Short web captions
━━━━━━━━━━━━━━━━━━━━

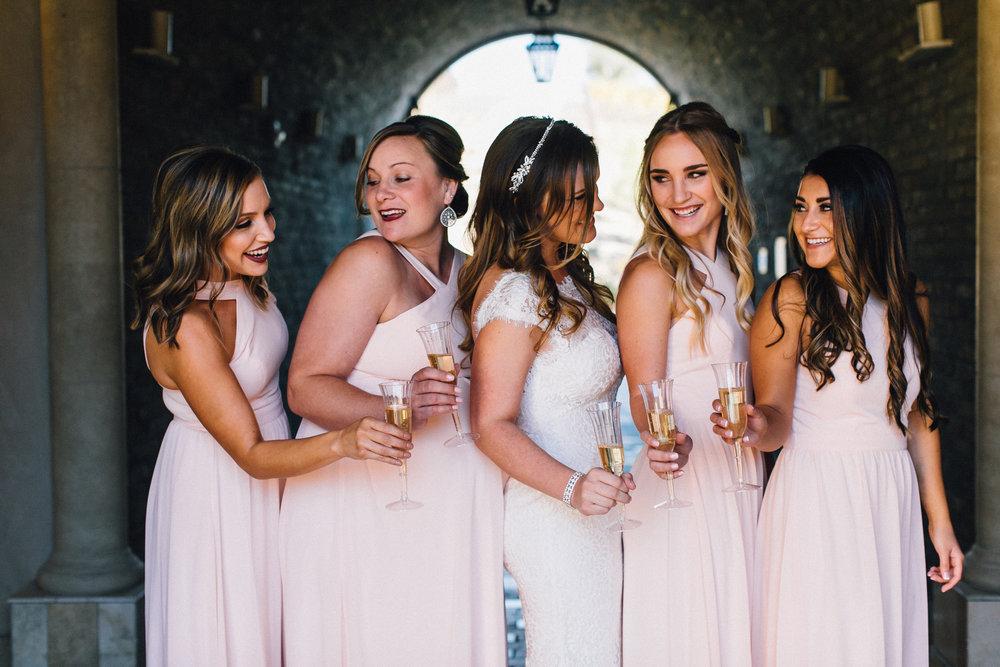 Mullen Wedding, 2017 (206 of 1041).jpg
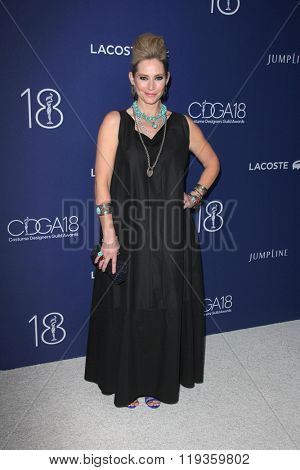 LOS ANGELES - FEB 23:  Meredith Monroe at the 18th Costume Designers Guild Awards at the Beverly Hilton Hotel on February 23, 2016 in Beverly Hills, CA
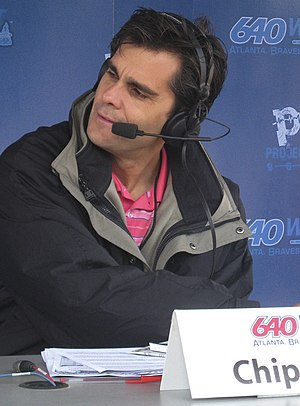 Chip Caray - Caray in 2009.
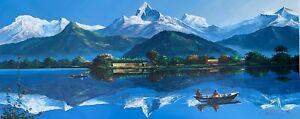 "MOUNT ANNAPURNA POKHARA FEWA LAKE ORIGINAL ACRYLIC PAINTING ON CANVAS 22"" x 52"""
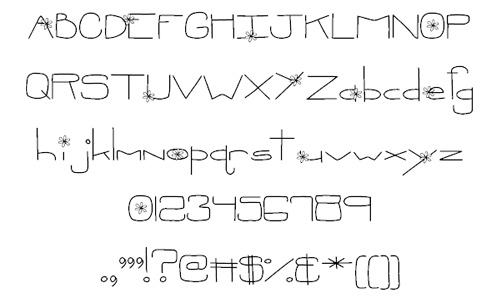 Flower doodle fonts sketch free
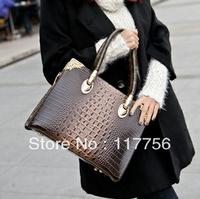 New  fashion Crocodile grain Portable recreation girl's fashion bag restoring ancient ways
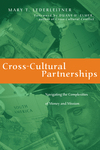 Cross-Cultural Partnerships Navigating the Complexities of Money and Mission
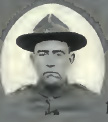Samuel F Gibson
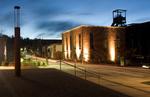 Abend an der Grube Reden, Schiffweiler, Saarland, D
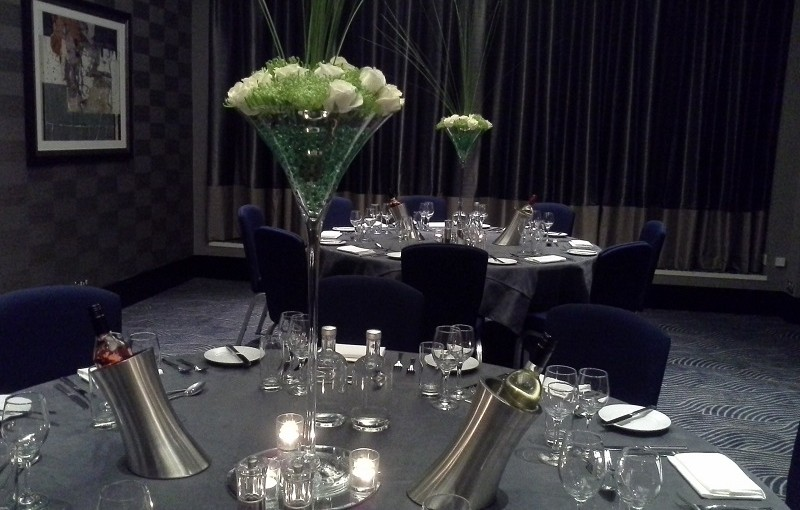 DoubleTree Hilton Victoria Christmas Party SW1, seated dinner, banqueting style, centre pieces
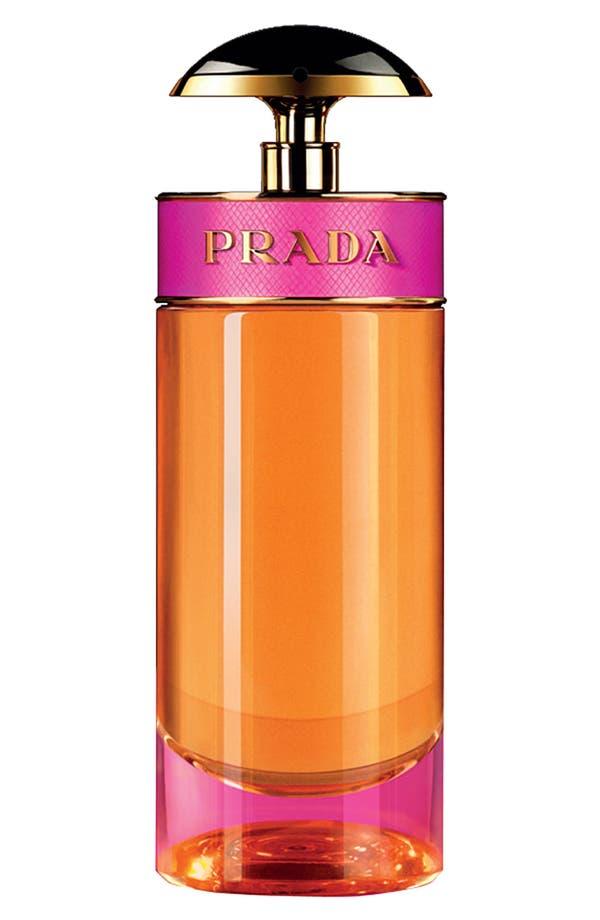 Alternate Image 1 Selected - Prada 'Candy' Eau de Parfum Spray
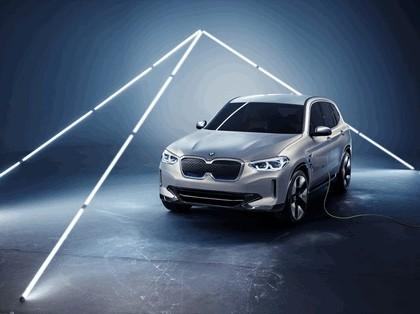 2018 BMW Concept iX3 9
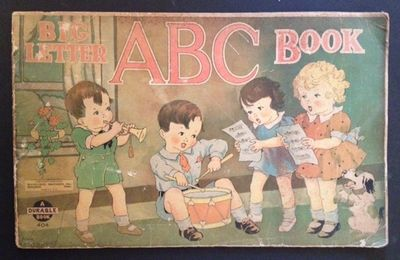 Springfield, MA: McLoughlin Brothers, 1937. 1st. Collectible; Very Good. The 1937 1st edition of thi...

━━━━━━━━━━━━━━━━━━━━

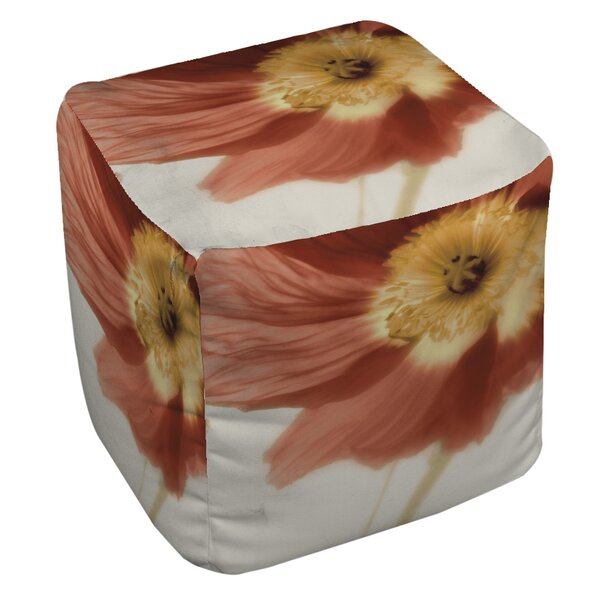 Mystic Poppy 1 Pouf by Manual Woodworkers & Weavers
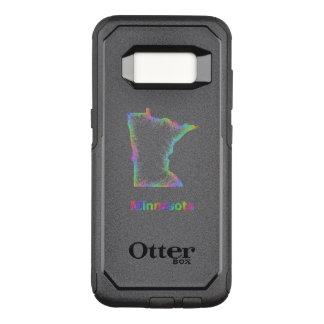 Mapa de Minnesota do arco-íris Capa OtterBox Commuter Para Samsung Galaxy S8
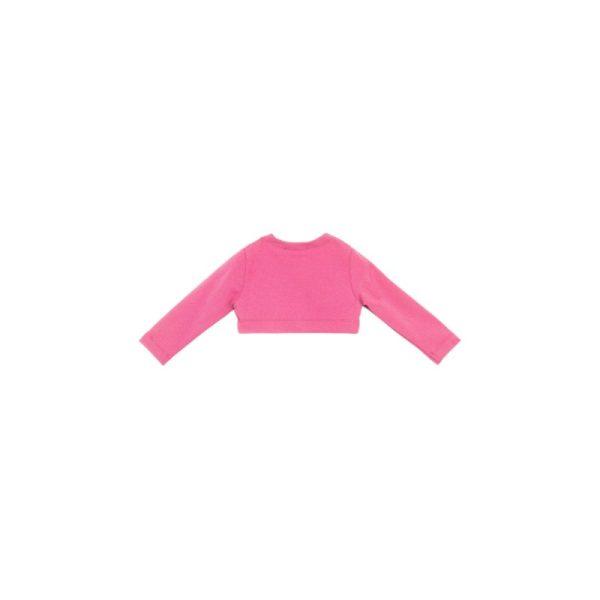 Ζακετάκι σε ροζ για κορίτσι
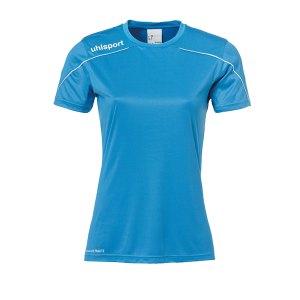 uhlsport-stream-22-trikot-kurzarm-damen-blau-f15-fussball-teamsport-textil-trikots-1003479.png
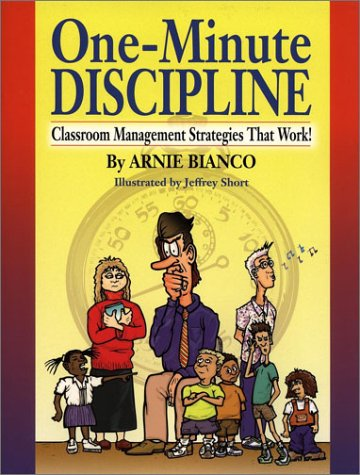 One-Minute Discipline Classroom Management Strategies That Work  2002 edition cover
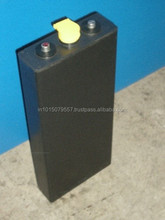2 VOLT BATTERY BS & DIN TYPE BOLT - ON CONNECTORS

━━━━━━━━━━━━━━━━━━━━

What you have to do:
Write out, word for word, the stretch of entries that begins at the line with "Mullen Wedding, 2017 (206 of 1041).jpg" and ends at the line with "Abend an der". Pictures do not belong in it.

Solution:
 Mullen Wedding, 2017 (206 of 1041).jpg
 LOS ANGELES - FEB 23:  Meredith Monroe at the 18th Costume Designers Guild Awards at the Beverly Hilton Hotel on February 23, 2016 in Beverly Hills, CA
 Chip Caray - Caray in 2009.
 "MOUNT ANNAPURNA POKHARA FEWA LAKE ORIGINAL ACRYLIC PAINTING ON CANVAS 22"" x 52"""
 Flower doodle fonts sketch free
 New  fashion Crocodile grain Portable recreation girl's fashion bag restoring ancient ways
 Cross-Cultural Partnerships Navigating the Complexities of Money and Mission
Samuel F Gibson
 Abend an der Grube Reden, Schiffweiler, Saarland, D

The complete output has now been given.